• [CONSIGNA]
Escribe la continuación del artículo sobre los hospitales catalanes que practican abortos bajo la tutela de instituciones eclesiásticas, empezando justo después de su última oración.

La noticia la da ABC y la expongo con todas las reservas que cabe hacer a un disparate de calibre tan grande que cuesta darle crédito. En Cataluña, dos centros hospitalarios en los que se practican abortos, se hallan de una manera u otra bajo la tutela de instituciones eclesiásticas: el uno, que además se ha posicionado con la conocida consejera Marina Geli por el fomento de la píldora abortiva RU-486 como método anticonceptivo, es el Hospital Sant Pau de Barcelona, entre cuyos patronos aparece ni más ni menos que el mismísimo Arzobispado de Barcelona. El otro es el Hospital General de Granollers, cuyo vicepresidente, nombrado por la Parroquia de Sant Esteve de Granollers, es Jaume Sala Maltas, y uno de cuyos vocales es directamente el sacerdote Lluís Pou Illa, párroco de la citada iglesia.
La noticia causa estupor, produce náuseas, provoca ira. La crítica, aquí como en el caso de los curas pederastas, no debe conducirse contra la Iglesia como institución, al menos no por el momento, y sí contra los pecadores en cuestión. Pero para que ello sea así, es exigible una actuación expeditiva, sumarísima, inmisericorde, de las autoridades eclesiásticas, las cuales deben una explicación urgente a un caso tan escandaloso, que me atrevo a calificarlo como uno de los más graves que haya podido afectar a la Iglesia desde su fundación por Jesús de Nazaret.

• [MATERIAL PROPORCIONADO]
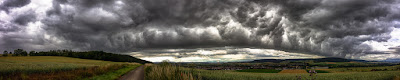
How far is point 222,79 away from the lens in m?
8.11

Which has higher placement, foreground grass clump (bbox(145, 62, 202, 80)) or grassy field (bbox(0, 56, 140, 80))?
foreground grass clump (bbox(145, 62, 202, 80))

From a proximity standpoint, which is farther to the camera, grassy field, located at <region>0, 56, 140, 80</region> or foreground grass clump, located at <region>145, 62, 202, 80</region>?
grassy field, located at <region>0, 56, 140, 80</region>

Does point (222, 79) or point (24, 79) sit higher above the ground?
point (222, 79)

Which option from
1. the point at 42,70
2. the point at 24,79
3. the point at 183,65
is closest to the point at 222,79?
the point at 183,65

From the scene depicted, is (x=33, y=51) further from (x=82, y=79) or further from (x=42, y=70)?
(x=82, y=79)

• [RESPUESTA]
Aunque mucho ha tardado en llegar, la Iglesia acaba de consumar, con el nombramiento de Mons. Iceta para la sede bilbaína, un cambio de dirección pastoral en el País Vasco, el cual adquiría, desde hace demasiado tiempo por desgracia, tintes de absoluta emergencia, con una situación en la que un número suficientemente significativo de curas se hallaba más familiarizado con una parabellum que con un grial. Ahora, una vez más, no sé si por casualidad, en una de las regiones españolas en las que con mayor virulencia se ha cebado el cáncer del nacionalismo, un nacionalismo que no ha reparado ni en báculos ni en sotanas, se produce un escándalo de dimensiones colosales ante el que sólo cabe una de dos alternativas; o un desmentido sin paliativos avalado por los hechos, o una actuación severísima que no repare ante las más mitradas cabezas.
“Y al que escandalice a uno de estos pequeños, mejor le es que le pongan al cuello una de esas piedras de molino que mueven los asnos y que le echen al mar”.
La frase no es mía. Lo dijo el fundador (Mc. 9, 42). Sabía, sin duda, porqué lo hacía.